╭─ AUSGEWÄHLTER AUSZUG
Dass die Bundesbank überhaupt solche Bedrohungspotenziale der Finanzstabilität identifiziert, ist dem im vergangenen Jahrzehnt gestiegenen Stellenwert der makroprudenziellen Überwachung zu verdanken. Haben sich die Bankenaufseher bisher mit dem Blick auf Einzelrisiken beziehungsweise der Risikolage einzelner Banken oder allenfalls der Bankengruppen begnügt, liegt das Augenmerk nun auch auf den sogenannten systemischen Risiken, also den "Wechselwirkungen zwischen und innerhalb der drei Komponenten des Finanzsystems: Intermediäre, Finanzmärkte und finanzielle Infrastruktur" wie im Vorwort des ersten eigenständigen Finanzstabilitätsberichtes 2005 betont wurde. Dabei ist der Begriff "makroprudenziell" im ersten Vorläuferbericht - damals noch im Monatsbericht Dezember 2003 veröffentlicht - überhaupt noch nicht aufgetaucht. Ein knappes Jahr später (Monatsbericht Oktober 2004) wurde im Zusammenhang mit dem vom IWF initiierten Projekt der Financial Soundness Indicators (FSI) von einem umfassenden makroprudenziellen Analyserahmen gesprochen. Seither gehört dieser ganzheitliche Blickwinkel auf die Risiken für Finanz stabilität fest zum Repertoire der Aufseher, also schon vor Beginn der Suprime-Krise.
╰─
== AUFGABEN ==
1 > Kannst du den Absatz im Auszug zur makroprudenziellen Überwachung, der mit „Dass die Bundesbank überhaupt“ beginnt, als knappe Stichpunktliste wiedergeben und dabei seine wichtigsten Fakten erhalten?
2 > Kannst du den Auszug zur makroprudenziellen Überwachung im Anschluss an seinen letzten Satz mit einigen eigenen Sätzen fortsetzen?
╭─ ANGEZEIGTE EINTRÄGE
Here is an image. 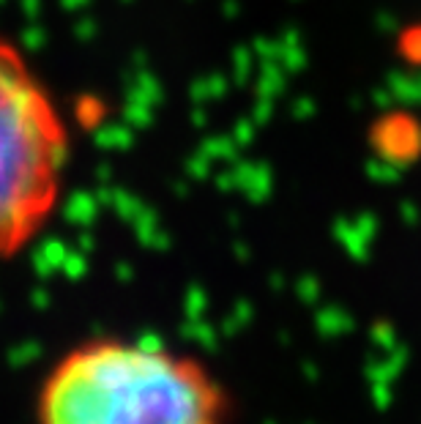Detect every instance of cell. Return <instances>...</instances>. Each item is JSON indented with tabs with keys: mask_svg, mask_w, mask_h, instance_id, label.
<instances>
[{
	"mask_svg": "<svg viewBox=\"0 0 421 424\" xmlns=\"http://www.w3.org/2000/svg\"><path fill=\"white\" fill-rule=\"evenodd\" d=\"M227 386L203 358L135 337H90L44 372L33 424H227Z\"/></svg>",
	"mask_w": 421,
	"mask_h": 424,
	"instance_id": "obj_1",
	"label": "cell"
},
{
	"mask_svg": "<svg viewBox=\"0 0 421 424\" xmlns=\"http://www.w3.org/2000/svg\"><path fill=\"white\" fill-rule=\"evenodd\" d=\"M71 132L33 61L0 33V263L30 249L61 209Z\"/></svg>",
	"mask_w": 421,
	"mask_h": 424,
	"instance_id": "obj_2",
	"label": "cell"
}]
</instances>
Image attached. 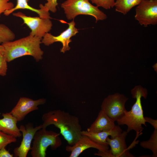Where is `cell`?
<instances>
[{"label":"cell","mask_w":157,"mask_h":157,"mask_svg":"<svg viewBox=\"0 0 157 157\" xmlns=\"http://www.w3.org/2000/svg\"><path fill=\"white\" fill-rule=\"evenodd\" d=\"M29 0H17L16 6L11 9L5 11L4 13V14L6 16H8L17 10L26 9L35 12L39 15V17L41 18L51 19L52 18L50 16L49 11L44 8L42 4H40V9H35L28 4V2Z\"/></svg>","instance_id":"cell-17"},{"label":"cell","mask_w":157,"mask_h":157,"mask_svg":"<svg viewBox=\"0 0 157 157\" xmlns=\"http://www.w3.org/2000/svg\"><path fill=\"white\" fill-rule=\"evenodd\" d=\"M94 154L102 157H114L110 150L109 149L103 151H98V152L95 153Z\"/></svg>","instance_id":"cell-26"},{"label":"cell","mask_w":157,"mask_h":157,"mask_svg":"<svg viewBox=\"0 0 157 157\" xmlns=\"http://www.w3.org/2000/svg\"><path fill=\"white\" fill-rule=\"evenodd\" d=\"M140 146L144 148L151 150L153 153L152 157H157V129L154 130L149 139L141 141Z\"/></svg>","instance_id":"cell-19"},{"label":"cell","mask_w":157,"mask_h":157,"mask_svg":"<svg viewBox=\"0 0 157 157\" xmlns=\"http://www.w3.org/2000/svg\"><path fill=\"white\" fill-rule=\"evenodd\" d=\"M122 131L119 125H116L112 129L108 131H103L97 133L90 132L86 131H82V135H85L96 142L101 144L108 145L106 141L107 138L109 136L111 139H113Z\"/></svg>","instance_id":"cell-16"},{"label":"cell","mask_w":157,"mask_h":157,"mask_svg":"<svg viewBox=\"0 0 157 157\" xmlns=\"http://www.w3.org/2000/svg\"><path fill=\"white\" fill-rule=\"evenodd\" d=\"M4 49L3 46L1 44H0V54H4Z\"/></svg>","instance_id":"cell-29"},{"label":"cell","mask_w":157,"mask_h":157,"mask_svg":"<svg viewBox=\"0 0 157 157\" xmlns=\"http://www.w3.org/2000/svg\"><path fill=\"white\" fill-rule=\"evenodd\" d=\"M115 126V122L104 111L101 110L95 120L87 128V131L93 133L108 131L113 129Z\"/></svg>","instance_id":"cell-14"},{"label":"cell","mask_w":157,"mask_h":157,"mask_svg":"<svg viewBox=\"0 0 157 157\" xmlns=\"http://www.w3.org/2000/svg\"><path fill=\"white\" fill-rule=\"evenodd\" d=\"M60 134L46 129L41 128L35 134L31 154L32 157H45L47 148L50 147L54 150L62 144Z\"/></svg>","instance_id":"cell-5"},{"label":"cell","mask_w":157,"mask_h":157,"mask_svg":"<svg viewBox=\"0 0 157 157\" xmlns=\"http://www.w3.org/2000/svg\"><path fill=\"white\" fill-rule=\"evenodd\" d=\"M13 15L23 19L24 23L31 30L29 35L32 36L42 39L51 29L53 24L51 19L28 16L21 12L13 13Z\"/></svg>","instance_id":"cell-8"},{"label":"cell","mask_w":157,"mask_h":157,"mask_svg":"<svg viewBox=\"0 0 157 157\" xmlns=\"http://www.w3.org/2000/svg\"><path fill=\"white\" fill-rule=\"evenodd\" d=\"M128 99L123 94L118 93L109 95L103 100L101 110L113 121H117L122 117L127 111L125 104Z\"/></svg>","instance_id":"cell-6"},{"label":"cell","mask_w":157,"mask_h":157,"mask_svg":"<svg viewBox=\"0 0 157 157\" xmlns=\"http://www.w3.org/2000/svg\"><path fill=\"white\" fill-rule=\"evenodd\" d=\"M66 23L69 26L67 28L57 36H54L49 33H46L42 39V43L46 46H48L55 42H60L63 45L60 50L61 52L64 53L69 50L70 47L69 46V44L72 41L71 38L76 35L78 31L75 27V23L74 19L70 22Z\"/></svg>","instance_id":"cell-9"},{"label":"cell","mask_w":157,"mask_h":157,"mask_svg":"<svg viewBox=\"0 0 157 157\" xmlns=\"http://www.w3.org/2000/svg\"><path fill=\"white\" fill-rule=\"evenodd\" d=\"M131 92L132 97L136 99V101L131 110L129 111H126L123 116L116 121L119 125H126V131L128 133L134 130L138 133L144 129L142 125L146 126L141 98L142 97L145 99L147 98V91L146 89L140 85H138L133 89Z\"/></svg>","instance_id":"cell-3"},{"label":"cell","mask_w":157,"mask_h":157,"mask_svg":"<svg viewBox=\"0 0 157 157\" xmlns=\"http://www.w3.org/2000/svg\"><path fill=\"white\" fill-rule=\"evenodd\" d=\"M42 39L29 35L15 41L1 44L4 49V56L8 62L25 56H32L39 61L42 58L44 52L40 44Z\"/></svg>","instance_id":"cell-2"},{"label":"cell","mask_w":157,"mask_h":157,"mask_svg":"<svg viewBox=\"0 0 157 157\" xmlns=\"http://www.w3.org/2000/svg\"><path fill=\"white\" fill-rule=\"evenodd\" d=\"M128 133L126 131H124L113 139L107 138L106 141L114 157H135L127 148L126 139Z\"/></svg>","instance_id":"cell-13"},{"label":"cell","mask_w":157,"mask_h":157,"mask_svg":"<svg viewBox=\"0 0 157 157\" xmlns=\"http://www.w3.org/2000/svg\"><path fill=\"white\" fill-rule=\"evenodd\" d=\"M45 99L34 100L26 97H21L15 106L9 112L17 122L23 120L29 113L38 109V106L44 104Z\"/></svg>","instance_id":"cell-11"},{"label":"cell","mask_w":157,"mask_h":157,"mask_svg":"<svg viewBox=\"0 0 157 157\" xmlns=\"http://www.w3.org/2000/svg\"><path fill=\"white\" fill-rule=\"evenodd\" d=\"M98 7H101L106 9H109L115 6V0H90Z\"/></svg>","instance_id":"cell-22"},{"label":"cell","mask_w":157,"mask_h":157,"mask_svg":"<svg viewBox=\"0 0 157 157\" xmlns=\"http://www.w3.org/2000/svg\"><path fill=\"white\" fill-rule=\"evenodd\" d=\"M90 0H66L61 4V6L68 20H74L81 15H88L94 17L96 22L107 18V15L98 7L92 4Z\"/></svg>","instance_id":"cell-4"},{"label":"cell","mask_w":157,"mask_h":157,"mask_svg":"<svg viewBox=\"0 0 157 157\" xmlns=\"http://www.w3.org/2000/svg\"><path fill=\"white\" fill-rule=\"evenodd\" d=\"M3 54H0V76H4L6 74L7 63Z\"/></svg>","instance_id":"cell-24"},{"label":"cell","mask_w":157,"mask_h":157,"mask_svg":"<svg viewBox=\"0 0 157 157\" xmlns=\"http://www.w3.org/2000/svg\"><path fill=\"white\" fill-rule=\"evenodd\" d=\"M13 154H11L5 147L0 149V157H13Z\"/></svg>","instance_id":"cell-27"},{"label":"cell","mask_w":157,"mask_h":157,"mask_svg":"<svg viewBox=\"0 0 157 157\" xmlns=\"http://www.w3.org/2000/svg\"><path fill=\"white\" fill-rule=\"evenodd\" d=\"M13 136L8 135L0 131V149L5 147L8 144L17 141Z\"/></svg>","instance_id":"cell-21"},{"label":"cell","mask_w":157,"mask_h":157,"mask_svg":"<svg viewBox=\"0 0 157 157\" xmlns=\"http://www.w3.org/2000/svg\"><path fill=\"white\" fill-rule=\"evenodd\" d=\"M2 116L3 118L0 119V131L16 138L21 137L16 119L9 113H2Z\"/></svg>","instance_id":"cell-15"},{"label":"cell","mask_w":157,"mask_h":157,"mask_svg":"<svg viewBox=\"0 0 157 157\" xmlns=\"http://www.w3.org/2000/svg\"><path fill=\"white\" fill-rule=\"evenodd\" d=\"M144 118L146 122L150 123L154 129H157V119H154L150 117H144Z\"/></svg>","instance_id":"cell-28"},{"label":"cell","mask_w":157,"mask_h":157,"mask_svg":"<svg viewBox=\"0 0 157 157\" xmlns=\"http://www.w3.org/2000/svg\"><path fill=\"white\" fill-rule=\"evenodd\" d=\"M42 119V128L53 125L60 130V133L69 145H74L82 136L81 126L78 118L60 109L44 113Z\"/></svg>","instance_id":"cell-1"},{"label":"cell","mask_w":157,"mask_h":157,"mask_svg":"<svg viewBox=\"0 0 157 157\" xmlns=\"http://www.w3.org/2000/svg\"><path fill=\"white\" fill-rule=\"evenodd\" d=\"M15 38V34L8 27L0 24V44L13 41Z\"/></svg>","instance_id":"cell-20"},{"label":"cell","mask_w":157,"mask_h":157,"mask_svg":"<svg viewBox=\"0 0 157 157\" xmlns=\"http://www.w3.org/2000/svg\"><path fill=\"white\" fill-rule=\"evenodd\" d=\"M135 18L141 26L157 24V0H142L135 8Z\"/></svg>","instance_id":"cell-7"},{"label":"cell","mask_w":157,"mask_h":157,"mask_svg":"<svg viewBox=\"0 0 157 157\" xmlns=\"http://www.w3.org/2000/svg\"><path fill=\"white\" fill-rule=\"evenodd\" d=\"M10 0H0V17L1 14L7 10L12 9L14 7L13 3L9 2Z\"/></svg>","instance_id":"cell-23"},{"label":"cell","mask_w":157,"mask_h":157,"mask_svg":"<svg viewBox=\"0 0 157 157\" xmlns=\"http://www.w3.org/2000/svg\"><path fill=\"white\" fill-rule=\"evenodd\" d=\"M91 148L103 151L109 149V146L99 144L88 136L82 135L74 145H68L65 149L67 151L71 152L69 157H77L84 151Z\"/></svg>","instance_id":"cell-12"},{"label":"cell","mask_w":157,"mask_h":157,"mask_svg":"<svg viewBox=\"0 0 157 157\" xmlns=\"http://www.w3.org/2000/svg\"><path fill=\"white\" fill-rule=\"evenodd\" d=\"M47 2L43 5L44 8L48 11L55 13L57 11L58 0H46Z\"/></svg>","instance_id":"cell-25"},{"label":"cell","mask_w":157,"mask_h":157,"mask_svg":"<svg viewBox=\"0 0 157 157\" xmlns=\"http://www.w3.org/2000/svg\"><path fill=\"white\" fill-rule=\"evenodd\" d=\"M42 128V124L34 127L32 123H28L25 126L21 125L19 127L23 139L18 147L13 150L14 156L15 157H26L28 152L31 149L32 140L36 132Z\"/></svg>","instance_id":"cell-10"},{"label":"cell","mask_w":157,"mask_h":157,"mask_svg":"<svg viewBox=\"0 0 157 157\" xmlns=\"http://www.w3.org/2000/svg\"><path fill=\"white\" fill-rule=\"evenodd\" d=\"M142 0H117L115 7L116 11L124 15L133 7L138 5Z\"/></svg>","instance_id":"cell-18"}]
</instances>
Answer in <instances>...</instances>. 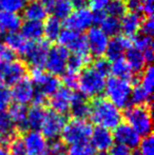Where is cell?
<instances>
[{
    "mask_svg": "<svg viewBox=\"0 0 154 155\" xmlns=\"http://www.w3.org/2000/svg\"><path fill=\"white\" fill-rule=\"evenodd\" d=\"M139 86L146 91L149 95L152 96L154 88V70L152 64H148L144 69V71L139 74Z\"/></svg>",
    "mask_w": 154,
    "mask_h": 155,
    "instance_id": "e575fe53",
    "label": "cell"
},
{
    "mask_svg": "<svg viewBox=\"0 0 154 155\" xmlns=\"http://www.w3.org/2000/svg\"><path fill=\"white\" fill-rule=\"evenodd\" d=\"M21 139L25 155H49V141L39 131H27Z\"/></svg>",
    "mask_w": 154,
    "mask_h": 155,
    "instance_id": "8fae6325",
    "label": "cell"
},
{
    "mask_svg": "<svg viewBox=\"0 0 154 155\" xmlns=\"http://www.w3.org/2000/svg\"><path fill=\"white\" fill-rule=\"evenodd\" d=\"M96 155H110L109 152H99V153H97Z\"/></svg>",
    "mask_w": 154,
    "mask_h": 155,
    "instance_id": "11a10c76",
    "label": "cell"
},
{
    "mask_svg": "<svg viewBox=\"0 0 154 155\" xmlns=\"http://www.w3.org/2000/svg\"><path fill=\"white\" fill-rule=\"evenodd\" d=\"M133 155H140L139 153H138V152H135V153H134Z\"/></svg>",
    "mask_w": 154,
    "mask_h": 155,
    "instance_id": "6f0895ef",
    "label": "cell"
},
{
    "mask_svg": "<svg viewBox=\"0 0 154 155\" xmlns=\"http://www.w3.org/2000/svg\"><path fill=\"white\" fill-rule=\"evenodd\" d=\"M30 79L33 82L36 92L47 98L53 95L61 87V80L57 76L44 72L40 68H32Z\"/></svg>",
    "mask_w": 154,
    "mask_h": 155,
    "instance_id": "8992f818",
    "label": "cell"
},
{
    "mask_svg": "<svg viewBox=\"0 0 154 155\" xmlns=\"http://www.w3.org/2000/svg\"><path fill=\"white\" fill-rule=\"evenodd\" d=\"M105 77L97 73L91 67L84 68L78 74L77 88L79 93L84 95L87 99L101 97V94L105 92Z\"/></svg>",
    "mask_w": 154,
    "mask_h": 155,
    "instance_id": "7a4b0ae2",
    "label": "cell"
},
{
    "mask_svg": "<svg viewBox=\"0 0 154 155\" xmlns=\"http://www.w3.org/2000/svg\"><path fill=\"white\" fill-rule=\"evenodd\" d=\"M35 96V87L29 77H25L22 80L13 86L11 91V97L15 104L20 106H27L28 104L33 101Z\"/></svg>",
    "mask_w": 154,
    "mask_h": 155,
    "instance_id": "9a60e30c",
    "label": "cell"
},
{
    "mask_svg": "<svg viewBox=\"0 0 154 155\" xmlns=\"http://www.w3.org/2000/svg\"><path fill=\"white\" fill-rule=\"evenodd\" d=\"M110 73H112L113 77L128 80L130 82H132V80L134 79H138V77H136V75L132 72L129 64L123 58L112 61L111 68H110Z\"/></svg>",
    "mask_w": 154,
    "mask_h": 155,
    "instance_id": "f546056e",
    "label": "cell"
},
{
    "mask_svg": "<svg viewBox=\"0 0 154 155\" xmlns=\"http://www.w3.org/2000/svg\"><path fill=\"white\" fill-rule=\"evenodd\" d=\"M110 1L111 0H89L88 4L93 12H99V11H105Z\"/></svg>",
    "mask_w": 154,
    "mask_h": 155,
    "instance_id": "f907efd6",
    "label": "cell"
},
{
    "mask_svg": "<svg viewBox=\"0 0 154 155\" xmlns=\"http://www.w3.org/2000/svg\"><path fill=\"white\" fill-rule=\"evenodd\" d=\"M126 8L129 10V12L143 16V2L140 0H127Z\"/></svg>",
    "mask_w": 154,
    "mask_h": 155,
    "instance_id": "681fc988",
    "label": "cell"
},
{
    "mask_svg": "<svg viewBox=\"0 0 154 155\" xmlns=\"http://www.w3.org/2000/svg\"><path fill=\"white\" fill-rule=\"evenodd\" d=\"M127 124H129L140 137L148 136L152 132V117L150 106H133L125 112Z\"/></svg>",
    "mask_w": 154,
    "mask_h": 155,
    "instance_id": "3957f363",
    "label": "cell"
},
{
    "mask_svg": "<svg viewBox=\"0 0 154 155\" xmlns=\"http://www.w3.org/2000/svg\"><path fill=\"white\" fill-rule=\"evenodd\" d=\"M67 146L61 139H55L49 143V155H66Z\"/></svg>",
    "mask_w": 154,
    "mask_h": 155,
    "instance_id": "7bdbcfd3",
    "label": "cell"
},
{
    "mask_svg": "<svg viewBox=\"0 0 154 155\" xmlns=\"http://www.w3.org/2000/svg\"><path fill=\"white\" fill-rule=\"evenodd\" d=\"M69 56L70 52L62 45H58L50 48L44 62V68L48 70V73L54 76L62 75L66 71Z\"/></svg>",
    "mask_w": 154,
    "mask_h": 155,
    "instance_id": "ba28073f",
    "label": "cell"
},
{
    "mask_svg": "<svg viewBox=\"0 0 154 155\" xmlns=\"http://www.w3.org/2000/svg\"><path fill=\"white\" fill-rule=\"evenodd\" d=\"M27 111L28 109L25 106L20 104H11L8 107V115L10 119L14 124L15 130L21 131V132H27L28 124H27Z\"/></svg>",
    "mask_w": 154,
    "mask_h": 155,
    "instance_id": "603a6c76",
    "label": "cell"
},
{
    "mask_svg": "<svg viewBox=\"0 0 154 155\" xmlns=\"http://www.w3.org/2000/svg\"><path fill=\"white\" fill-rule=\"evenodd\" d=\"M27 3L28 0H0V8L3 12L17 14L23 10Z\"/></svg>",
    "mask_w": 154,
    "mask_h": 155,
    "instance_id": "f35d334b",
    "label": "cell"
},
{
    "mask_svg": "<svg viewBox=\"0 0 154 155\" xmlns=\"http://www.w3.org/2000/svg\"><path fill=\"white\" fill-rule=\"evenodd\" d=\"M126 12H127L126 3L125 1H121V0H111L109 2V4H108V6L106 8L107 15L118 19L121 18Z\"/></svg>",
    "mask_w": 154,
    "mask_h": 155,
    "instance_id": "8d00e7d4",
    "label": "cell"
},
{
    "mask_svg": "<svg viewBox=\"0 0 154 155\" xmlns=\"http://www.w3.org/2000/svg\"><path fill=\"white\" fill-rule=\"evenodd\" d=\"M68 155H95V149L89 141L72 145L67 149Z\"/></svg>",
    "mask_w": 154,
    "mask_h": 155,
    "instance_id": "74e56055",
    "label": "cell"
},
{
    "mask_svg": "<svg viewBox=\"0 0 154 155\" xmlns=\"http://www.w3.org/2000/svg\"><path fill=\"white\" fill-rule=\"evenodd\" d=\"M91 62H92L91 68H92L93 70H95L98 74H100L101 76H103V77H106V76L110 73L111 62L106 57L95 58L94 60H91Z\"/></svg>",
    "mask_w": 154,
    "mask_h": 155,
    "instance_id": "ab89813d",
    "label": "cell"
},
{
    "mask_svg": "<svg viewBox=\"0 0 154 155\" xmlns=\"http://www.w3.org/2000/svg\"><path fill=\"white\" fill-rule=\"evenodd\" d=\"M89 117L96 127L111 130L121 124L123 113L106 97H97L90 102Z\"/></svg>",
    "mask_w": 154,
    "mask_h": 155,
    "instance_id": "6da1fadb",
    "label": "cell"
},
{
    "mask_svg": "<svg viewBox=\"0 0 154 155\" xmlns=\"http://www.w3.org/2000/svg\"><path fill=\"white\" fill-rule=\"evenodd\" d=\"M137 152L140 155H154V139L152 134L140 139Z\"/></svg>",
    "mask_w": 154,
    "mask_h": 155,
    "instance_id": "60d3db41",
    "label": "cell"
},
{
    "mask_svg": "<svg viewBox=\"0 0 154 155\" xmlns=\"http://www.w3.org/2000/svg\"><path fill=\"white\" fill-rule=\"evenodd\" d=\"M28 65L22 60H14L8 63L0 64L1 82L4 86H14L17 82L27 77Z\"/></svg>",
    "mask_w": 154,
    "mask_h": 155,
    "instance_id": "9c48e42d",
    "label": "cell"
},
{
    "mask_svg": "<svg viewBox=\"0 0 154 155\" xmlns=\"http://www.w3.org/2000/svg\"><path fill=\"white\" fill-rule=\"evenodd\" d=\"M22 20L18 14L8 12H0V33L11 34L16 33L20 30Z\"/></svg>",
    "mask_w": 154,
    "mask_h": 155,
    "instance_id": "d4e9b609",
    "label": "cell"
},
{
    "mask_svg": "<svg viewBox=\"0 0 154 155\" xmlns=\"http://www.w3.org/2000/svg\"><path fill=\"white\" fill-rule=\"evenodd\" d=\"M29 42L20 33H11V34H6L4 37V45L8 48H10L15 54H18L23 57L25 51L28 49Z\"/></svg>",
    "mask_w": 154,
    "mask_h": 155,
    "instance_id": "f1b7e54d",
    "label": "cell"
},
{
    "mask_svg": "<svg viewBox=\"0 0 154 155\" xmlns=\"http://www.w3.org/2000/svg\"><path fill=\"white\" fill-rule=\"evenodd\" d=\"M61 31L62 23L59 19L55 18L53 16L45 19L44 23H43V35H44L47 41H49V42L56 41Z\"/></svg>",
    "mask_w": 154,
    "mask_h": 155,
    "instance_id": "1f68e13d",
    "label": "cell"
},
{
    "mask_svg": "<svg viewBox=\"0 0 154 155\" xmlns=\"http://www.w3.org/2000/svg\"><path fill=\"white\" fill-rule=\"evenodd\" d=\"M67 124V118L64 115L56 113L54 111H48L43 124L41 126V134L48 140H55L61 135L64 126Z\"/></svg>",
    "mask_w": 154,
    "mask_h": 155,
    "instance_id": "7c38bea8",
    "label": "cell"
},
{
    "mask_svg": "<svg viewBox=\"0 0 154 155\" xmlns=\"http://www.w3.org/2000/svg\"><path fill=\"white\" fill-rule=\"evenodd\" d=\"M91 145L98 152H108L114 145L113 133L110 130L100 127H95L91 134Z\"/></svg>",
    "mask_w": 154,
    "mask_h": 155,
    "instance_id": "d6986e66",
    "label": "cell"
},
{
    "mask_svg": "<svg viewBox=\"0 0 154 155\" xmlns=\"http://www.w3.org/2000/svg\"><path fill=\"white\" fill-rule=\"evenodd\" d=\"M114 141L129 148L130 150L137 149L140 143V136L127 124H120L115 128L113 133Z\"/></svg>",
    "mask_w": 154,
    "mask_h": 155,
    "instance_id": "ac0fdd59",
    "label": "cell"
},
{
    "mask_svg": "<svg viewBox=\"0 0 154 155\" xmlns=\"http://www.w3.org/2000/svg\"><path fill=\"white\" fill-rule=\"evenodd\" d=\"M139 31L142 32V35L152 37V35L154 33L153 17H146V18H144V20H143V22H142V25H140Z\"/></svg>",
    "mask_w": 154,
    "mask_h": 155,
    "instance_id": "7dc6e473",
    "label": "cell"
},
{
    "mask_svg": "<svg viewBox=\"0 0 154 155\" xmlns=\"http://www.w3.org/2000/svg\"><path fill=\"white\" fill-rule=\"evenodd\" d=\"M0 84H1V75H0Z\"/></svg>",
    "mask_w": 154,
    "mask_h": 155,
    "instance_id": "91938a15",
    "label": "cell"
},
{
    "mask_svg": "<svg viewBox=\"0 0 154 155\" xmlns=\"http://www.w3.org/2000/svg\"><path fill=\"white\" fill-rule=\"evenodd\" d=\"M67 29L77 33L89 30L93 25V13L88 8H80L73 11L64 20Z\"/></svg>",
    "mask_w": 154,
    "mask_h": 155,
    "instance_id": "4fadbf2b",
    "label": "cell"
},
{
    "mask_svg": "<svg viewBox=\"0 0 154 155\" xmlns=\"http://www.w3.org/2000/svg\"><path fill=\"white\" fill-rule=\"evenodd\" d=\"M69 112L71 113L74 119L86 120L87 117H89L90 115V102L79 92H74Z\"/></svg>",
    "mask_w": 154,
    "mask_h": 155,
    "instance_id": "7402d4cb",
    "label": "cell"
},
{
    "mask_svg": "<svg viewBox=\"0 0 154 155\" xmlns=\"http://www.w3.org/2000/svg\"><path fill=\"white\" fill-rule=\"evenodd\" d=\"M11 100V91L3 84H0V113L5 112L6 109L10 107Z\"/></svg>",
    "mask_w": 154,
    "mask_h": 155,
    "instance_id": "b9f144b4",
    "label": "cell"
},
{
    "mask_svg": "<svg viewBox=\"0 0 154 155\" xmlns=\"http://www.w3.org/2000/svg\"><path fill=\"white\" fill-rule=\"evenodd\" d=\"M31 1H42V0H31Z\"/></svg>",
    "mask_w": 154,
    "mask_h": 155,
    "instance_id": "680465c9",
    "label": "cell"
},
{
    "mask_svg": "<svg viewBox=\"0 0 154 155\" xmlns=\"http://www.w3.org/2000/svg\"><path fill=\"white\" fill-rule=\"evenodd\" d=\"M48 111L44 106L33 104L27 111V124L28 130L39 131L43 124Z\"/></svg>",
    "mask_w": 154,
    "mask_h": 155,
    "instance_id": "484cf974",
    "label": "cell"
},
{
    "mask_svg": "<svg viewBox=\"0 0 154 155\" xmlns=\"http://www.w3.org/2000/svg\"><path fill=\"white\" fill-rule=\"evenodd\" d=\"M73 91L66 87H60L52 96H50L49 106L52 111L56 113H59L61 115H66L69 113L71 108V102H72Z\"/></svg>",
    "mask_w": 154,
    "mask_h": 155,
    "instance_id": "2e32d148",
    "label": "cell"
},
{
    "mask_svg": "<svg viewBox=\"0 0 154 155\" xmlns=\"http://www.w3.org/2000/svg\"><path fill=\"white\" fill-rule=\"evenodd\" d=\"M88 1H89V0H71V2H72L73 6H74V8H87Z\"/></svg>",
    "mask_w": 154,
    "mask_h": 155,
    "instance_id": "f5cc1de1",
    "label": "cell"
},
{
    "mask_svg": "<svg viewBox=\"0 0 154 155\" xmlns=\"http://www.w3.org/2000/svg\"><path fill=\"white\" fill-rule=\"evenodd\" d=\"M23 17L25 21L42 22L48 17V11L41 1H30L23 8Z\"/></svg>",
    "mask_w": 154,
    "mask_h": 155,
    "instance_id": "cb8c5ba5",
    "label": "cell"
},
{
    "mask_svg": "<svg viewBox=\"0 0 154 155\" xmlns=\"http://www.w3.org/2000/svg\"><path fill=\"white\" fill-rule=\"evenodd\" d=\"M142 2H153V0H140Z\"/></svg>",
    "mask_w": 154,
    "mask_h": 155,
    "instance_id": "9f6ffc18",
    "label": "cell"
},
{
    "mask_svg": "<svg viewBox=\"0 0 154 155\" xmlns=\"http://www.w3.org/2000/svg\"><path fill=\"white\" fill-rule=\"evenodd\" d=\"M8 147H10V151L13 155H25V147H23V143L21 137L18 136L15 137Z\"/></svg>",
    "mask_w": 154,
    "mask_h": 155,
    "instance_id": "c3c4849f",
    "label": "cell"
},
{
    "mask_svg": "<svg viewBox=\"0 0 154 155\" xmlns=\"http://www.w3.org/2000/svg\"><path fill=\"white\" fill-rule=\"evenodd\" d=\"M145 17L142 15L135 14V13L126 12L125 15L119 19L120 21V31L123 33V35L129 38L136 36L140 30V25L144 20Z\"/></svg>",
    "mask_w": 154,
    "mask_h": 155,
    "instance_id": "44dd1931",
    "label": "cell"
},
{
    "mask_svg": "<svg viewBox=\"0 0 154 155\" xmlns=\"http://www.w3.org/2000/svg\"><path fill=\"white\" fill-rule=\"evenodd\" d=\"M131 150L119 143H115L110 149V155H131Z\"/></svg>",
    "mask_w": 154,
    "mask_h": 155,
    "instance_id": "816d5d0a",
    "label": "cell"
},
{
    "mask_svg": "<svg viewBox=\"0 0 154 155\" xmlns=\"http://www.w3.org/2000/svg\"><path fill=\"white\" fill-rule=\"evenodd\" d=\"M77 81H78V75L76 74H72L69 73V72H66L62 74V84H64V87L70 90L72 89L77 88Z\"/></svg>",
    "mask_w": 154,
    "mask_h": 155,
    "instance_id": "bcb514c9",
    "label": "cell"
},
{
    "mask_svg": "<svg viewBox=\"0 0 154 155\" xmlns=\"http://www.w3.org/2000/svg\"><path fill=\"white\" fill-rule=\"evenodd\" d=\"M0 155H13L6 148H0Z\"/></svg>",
╰─
== LÖSUNGEN ==
1 >
- Die Bundesbank erkennt Bedrohungen der Finanzstabilität, weil die makroprudenzielle Überwachung im vergangenen Jahrzehnt an Bedeutung gewonnen hat.
- Früher achteten Bankenaufseher nur auf Einzelrisiken, auf einzelne Banken oder höchstens auf Bankengruppen.
- Nun beachten sie auch systemische Risiken, also Wechselwirkungen zwischen und innerhalb von Intermediären, Finanzmärkten und finanzieller Infrastruktur. Das betonte das Vorwort des ersten eigenständigen Finanzstabilitätsberichts 2005.
- Im ersten Vorläuferbericht (Monatsbericht Dezember 2003) kam der Begriff „makroprudenziell“ noch nicht vor.
- Im Monatsbericht Oktober 2004 war im Zusammenhang mit dem IWF-Projekt der Financial Soundness Indicators (FSI) von einem umfassenden makroprudenziellen Analyserahmen die Rede.
- Seither gehört dieser ganzheitliche Blick fest zum Repertoire der Aufseher, also schon vor Beginn der Suprime-Krise.

2 >
Richtigen Schub bekommen hat die makroprudenzielle Betrachtung dann im Zuge der Aufarbeitung der Finanzkrise mit dem Finanzstabilitätsbericht 2009. Spätestens dort wurde die Einsicht verbreitet, dass es zur Gewährleistung von Finanzstabilität unabdingbar ist, die Einzelinstitutsüberwachung durch eine makroprudenzielle Aufsicht mit einem systemischen Blickwinkel zu ergänzen. Der Begriff der makroprudenziellen Analyse gehört seither zum Standardprogramm der Finanzstabilitätsberichte. Und es laufen Bestrebungen, dieses Element in die gelebte Aufsichtspraxis einzubringen. Nach Zustimmung durch den Bundestag Ende Oktober und den Bundesrat Ende November 2012 hat es mittlerweile seinen Niederschlag im Gesetz zur Stärkung der deutschen Finanzaufsicht gefunden. Mit diesem eigenständigen Mandat sind in Deutschland die Rahmenbedingungen geschaffen, auf deren Basis konkrete Instrumente für eine nationale makroprudenzielle Politik festgelegt werden können. Wenn der zugehörige Instrumentenkasten konkret bestückt ist, kann ein neu zu schaffender Ausschuss für Finanzstabilität (AFS - mit je drei Vertretern von BMF, Bundesbank und BaFin) künftig den deutschen Banken möglicherweise einen kleineren Kredithebel oder ein höheres Eigenkapital vorschreiben oder im Falle einer ausgemachten Immobilienkrise vielleicht die Einhaltung bestimmter Beleihungsgrenzen bei der Kreditvergabe im Wohnungsbau.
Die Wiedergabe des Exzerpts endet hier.